*** Dataset records Section Begins ***

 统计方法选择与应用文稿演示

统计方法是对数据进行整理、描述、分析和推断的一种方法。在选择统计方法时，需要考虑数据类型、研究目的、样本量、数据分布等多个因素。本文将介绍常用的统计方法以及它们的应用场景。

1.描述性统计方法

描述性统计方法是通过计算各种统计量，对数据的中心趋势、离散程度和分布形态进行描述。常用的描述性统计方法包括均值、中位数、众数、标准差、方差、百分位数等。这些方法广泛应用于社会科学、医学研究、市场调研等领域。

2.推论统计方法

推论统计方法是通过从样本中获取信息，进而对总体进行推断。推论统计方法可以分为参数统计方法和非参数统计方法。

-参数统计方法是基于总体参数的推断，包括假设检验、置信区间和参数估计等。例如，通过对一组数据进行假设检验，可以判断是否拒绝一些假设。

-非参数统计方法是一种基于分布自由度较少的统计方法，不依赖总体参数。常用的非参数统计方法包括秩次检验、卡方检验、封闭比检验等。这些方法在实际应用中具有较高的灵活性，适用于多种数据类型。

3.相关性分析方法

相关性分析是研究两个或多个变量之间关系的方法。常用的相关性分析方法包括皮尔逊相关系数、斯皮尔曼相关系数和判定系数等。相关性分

*** Dataset records Section Ends ***

All of the entries must be given again, word for word.

 统计方法选择与应用文稿演示

统计方法是对数据进行整理、描述、分析和推断的一种方法。在选择统计方法时，需要考虑数据类型、研究目的、样本量、数据分布等多个因素。本文将介绍常用的统计方法以及它们的应用场景。

1.描述性统计方法

描述性统计方法是通过计算各种统计量，对数据的中心趋势、离散程度和分布形态进行描述。常用的描述性统计方法包括均值、中位数、众数、标准差、方差、百分位数等。这些方法广泛应用于社会科学、医学研究、市场调研等领域。

2.推论统计方法

推论统计方法是通过从样本中获取信息，进而对总体进行推断。推论统计方法可以分为参数统计方法和非参数统计方法。

-参数统计方法是基于总体参数的推断，包括假设检验、置信区间和参数估计等。例如，通过对一组数据进行假设检验，可以判断是否拒绝一些假设。

-非参数统计方法是一种基于分布自由度较少的统计方法，不依赖总体参数。常用的非参数统计方法包括秩次检验、卡方检验、封闭比检验等。这些方法在实际应用中具有较高的灵活性，适用于多种数据类型。

3.相关性分析方法

相关性分析是研究两个或多个变量之间关系的方法。常用的相关性分析方法包括皮尔逊相关系数、斯皮尔曼相关系数和判定系数等。相关性分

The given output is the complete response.